The argument above seems to be an analogy of this for abstract group. For abstract group, one may dream that the derived group of solvable group is nilpotent, but this centainly cannot be true.
Taking this into accout, we can view the first problem from another point of view. In some sense, $\mathfrak{S}_n$ is parallel to $\operatorname{GL}_n$, and $\mathfrak{A}_n$ to $\operatorname{SL}_n$.
- For algebraic groups, when $G$ is reductibe, then $[G,G]$ is semisimple. We know that if $[G,G]$ is solvable, then so is $G$. In all, any algebra group which is reductive but not semisimple is not a commutator of an algebraic group.
So the first argument is an analogy of this for field of one element.
Last, maybe less relative, the dual question.
Exercise. Let $Q_8$ be the group of units of Cayley algebra $\{\pm 1, \pm i, \pm j,\pm k\}$. Then $Q_8$ is not of the form $G/Z(G)$.
Remind a classic result, $G/Z(G)$ cannot be cyclic.
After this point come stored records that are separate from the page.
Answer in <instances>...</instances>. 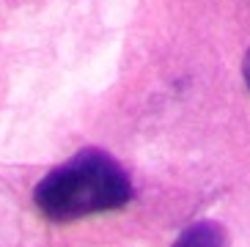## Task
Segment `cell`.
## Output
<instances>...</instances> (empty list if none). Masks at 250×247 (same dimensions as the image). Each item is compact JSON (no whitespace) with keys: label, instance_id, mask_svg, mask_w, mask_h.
Instances as JSON below:
<instances>
[{"label":"cell","instance_id":"3","mask_svg":"<svg viewBox=\"0 0 250 247\" xmlns=\"http://www.w3.org/2000/svg\"><path fill=\"white\" fill-rule=\"evenodd\" d=\"M242 77H245V82H248V88H250V50H248V55H245V63H242Z\"/></svg>","mask_w":250,"mask_h":247},{"label":"cell","instance_id":"2","mask_svg":"<svg viewBox=\"0 0 250 247\" xmlns=\"http://www.w3.org/2000/svg\"><path fill=\"white\" fill-rule=\"evenodd\" d=\"M173 247H228V236L220 223L204 220V223H195V226L179 233Z\"/></svg>","mask_w":250,"mask_h":247},{"label":"cell","instance_id":"1","mask_svg":"<svg viewBox=\"0 0 250 247\" xmlns=\"http://www.w3.org/2000/svg\"><path fill=\"white\" fill-rule=\"evenodd\" d=\"M36 209L52 223L121 209L132 201V182L110 154L88 148L52 167L36 184Z\"/></svg>","mask_w":250,"mask_h":247}]
</instances>
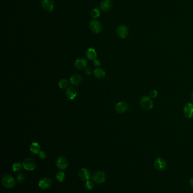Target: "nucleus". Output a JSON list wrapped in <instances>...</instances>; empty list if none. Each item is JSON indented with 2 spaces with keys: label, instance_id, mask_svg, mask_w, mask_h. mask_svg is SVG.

Because one can find if so, the center is bigger than $Z(G)$.
Because, if we take some preimage of $i$, say $x$, and any preimage of $-1$, say $y$, we will have $x^2c=y$ for some $c\in Z(G)$. Now $xy=x^3c=yx$. So it is easy to see $y$ actually commutes with all elements in $G$, a contradiction.
Similarly, one can prove that $\mathbb{Q}$ is not of the form $G/Z(G)$.
If $\mathbb{Q}=G/Z(G)$. Pick the preimage of $1$, say $x$, and preimage of $1/q$, say $y$. Then $y^qc=x$ for some $c\in Z(G)$, so $xy=yx$. So $xy^p=y^px$. So we have a set of representative elements for $G/Z(G)$ commutes with $x$, so $x\in Z(G)$, a contradiction.